*EXERCISE*. From the data below, return only the lines from the one with "Andy and Karinna's" through the one with "Calligraphic page Place", exact and inclusive, with pictures left out.
- - - - -
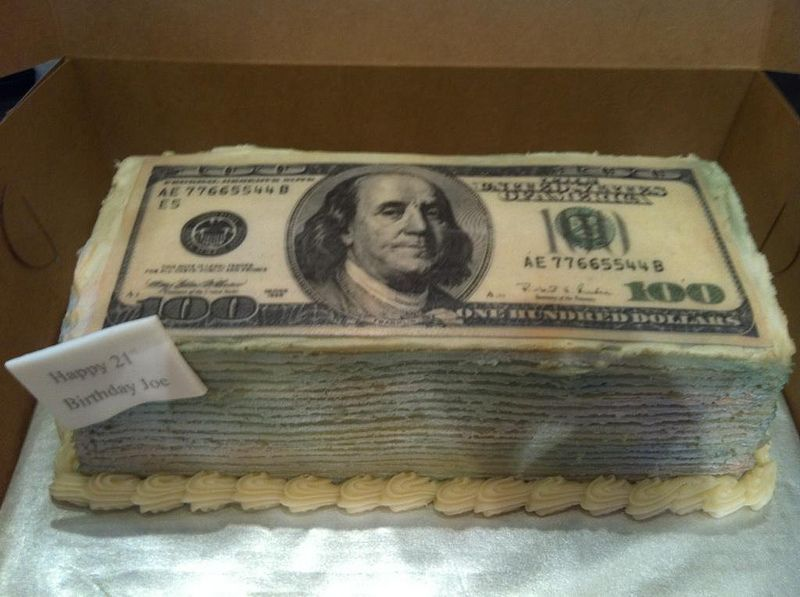 Money Cake Money cake Cake and Birthdays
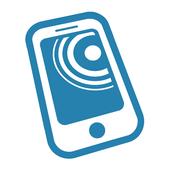 Automatic Tap иконка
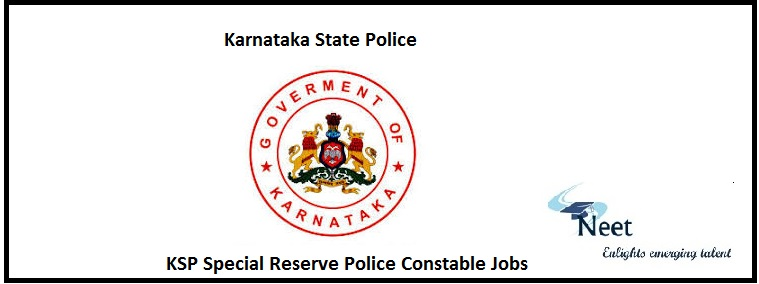 KSP Special Reserve Police Constable Jobs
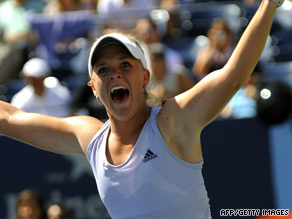 Melanie Oudin celebrates dumping fourth seed Elena Dementieva out of the U.S. Open.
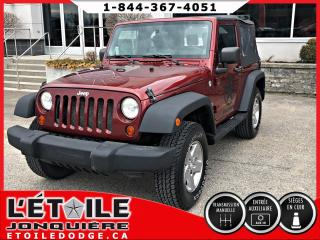 Used 2009 Jeep Wrangler SPORT X 4X4 2 PORTES SIEGES EN CUIR, MAG for sale in Jonquière, QC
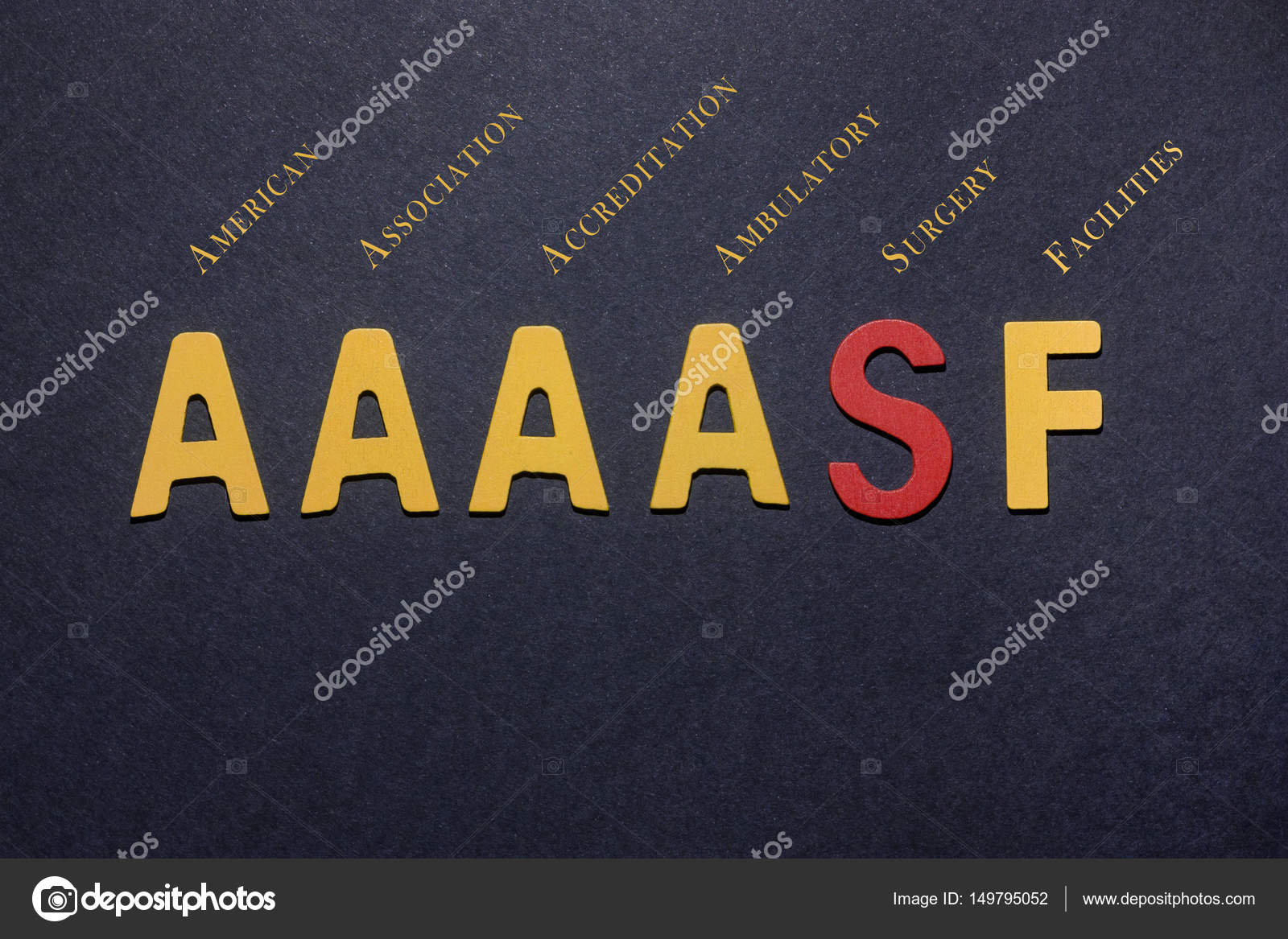 Abbreviation AAAASF American Association For Accreditation Of Am Stock Photo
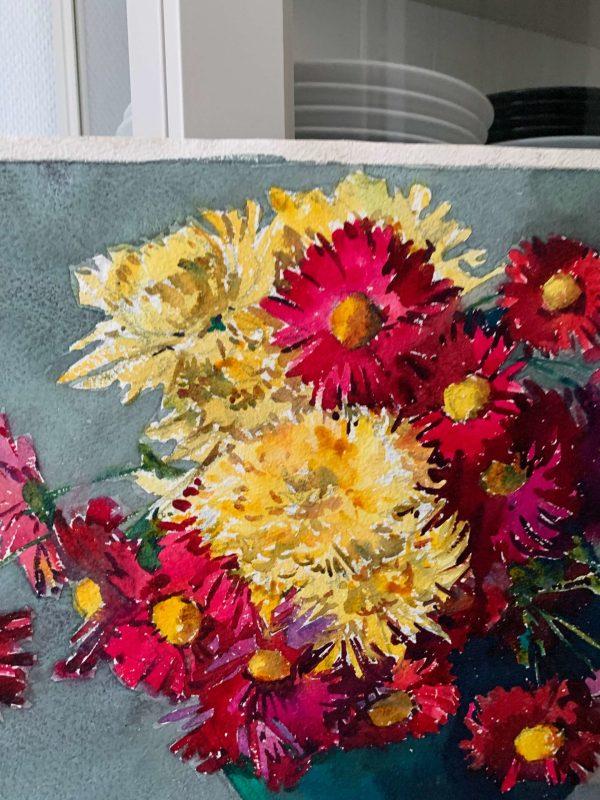 ancienne peinture aquarelles fleurs marguerite beauzé raymond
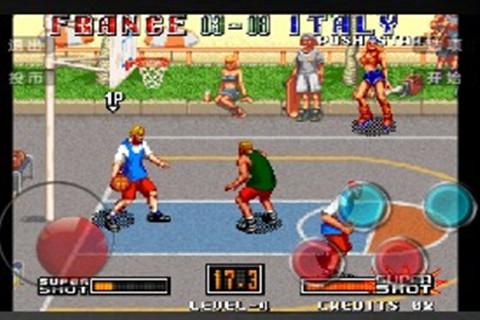 街頭暴力籃球遊戲 - 遊戲天堂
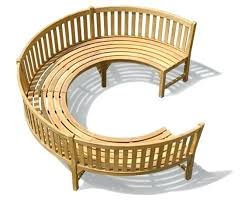 a curved garden bench hand made in with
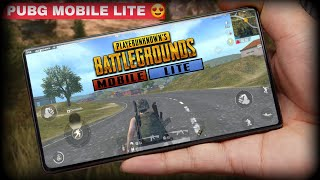 PUBG Mobile Lite on Android | Download Now |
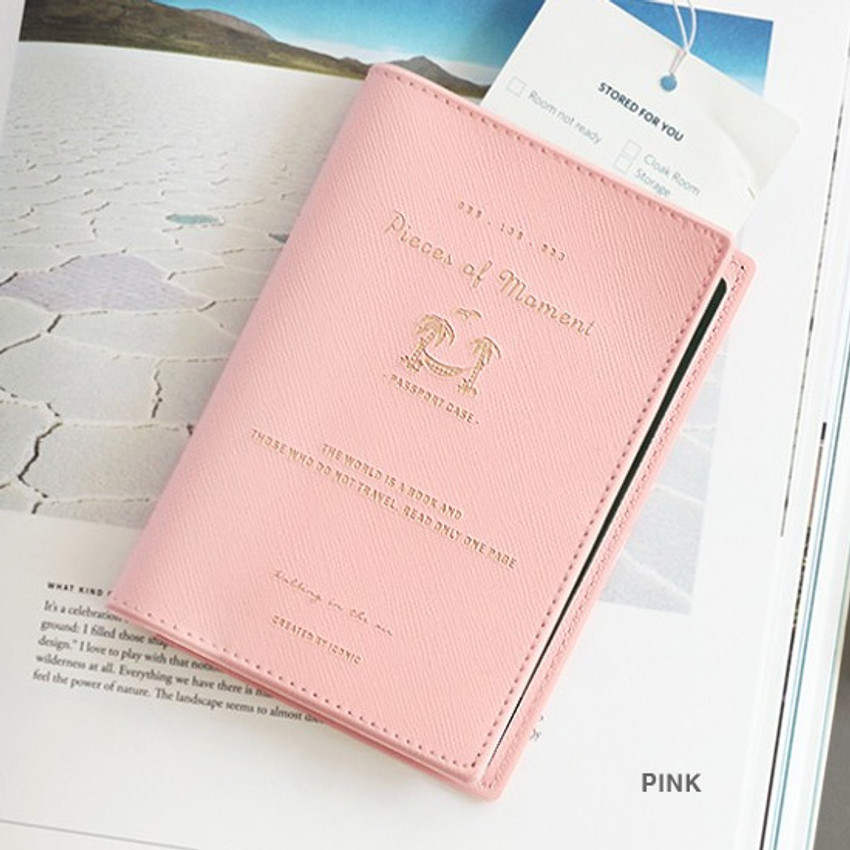 Pink - Piece of moment RFID blocking travel passport case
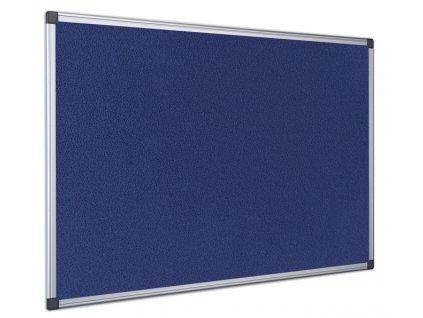 Filcová nástěnka BQ Economy - modrá
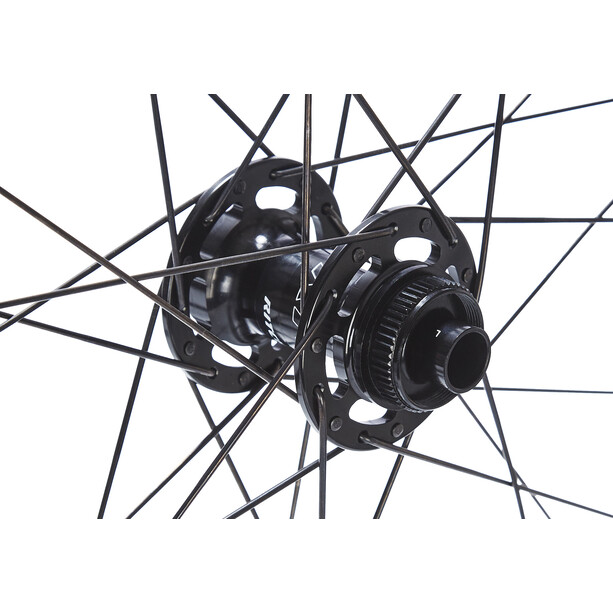 "Ritchey WCS Trail 30 Tubeless Wheel Sets 29"" 15mm/142x12mm Shimano Centerlock"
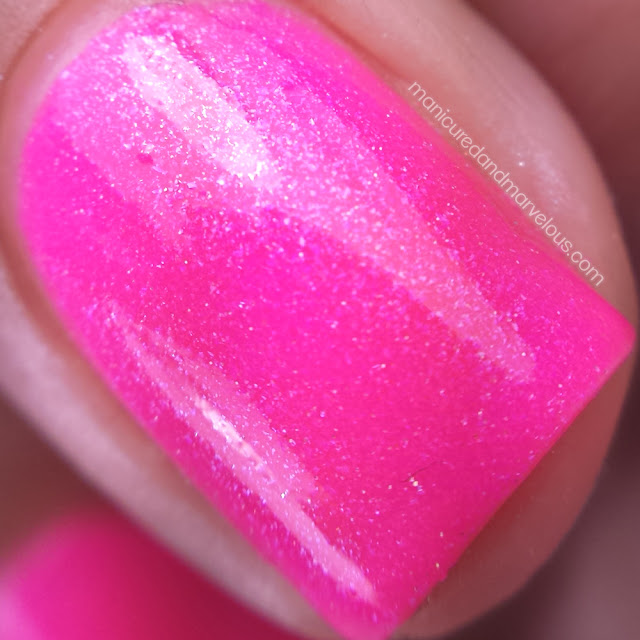 Lollipop Posse Lacquer - Shock Me Sane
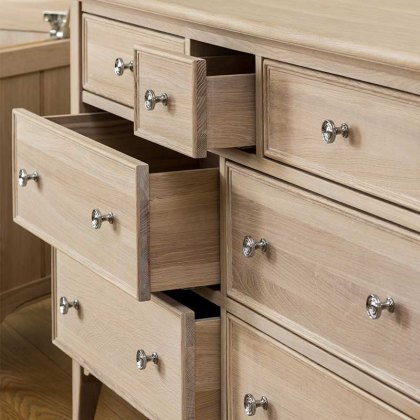 New England Oak Wide Chest of Drawers - 7 Drawer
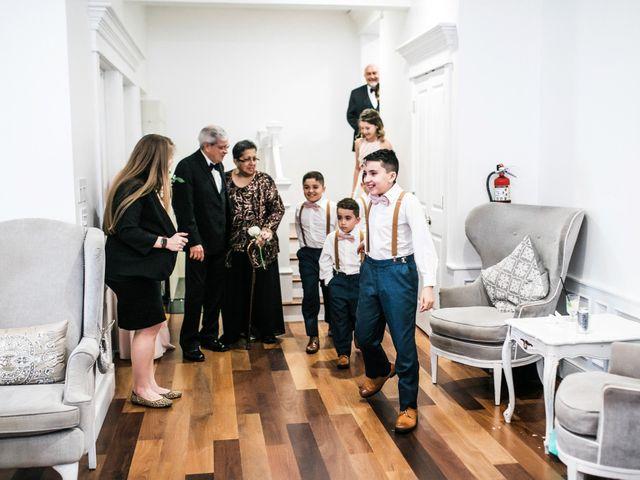 Andy and Karinna's Wedding in Saint Augustine, Florida 45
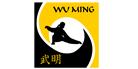 Escuela de Wushu-Taichi Wu Ming
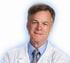 Dr. William David Bowers, MD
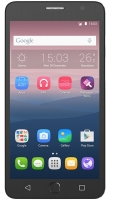 Alcatel One Touch POP STAR 4G 5070D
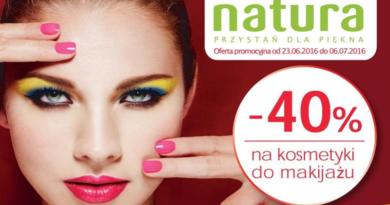 drogerie natura gazetka reklamowa od 23.06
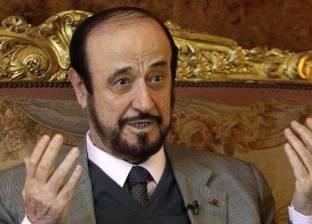 سويسرا تفتح تحقيقا ضد عم بشار الأسد بتهمة ارتكاب جرائم حرب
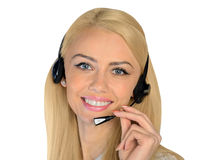 Business woman with headphones Stock Images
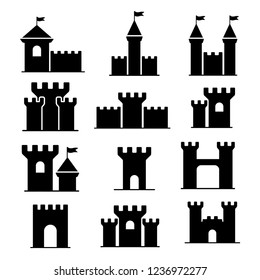 castle, kingdom ion vector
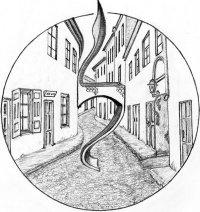 litvak in vilna logo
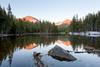 Dana-Gibbs View Sunset (glabaria) Tags: california danagibbsview lake landscape mountdana mountgibbs mtdana mtgibbs nikon1424mm nikond810 reflection sunset tiogapass tiogaroad tuolumnemeadows yosemite yosemitenationalpark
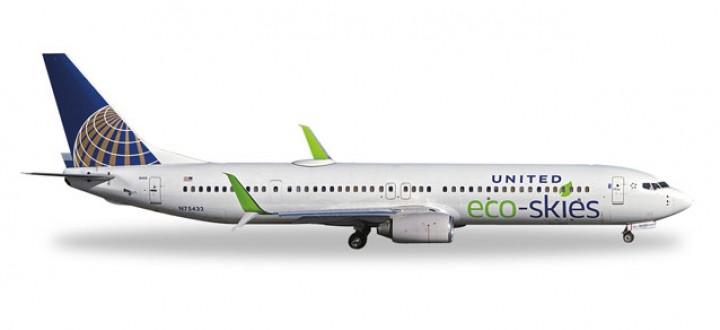 """United Airlines Boeing 737-900 """"Eco-Skies"""" Reg# N75432 Herpa Wings 529273 Scale 1:500"""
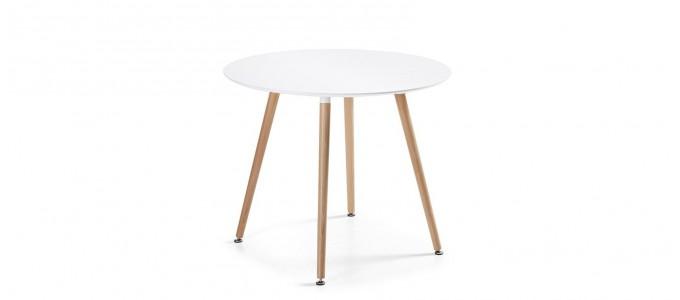 Table à manger ronde design blanche 100cm - Alta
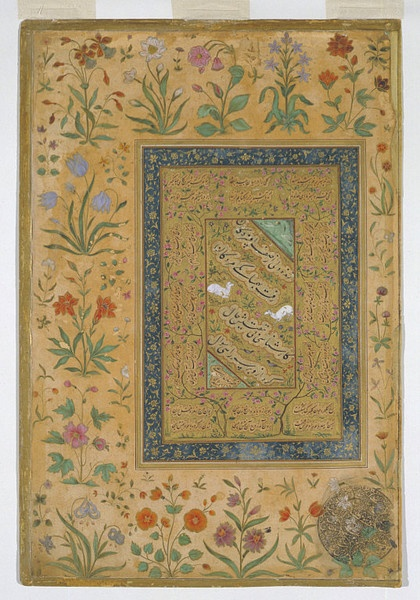 Calligraphic page Place of origin: India (made) Pakistan (made) Date: 17th century (painted) Artist/Maker: Sultan 'Ali al-Mashhadi (calligrapher) Materials and Techniques: Ink, opaque watercolour and gold on paper Credit Line: Bequeathed by Lady Wantage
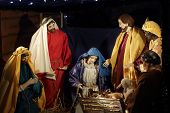 Nativity Scene Stabl Mary Birth Of Jesus Christmas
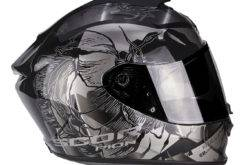 Scorpion EXO 1400 Air (29)
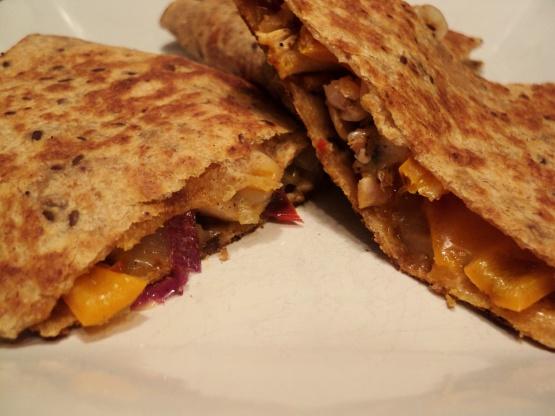 Barbecue Chicken Quesadillas Recipe Genius Kitchen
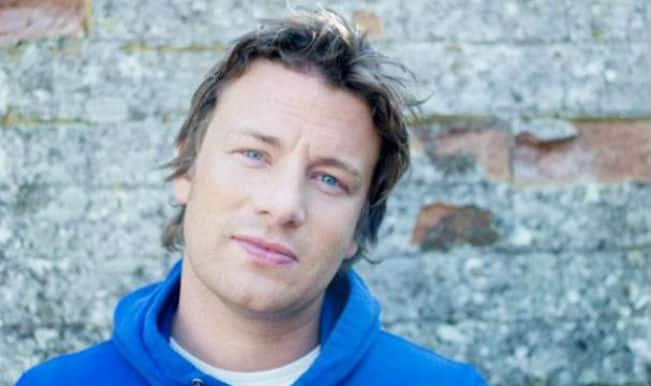 Happy birthday, Jamie Oliver! Check out the talented chef's best 7 quotes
- - - - -
*EXERCISE SOLUTION*.
 Andy and Karinna's Wedding in Saint Augustine, Florida 45
 Escuela de Wushu-Taichi Wu Ming
 Dr. William David Bowers, MD
 Alcatel One Touch POP STAR 4G 5070D
 drogerie natura gazetka reklamowa od 23.06
 سويسرا تفتح تحقيقا ضد عم بشار الأسد بتهمة ارتكاب جرائم حرب
 Business woman with headphones Stock Images
 castle, kingdom ion vector
 litvak in vilna logo
 Dana-Gibbs View Sunset (glabaria) Tags: california danagibbsview lake landscape mountdana mountgibbs mtdana mtgibbs nikon1424mm nikond810 reflection sunset tiogapass tiogaroad tuolumnemeadows yosemite yosemitenationalpark
 """United Airlines Boeing 737-900 """"Eco-Skies"""" Reg# N75432 Herpa Wings 529273 Scale 1:500"""
 Table à manger ronde design blanche 100cm - Alta
 Calligraphic page Place of origin: India (made) Pakistan (made) Date: 17th century (painted) Artist/Maker: Sultan 'Ali al-Mashhadi (calligrapher) Materials and Techniques: Ink, opaque watercolour and gold on paper Credit Line: Bequeathed by Lady Wantage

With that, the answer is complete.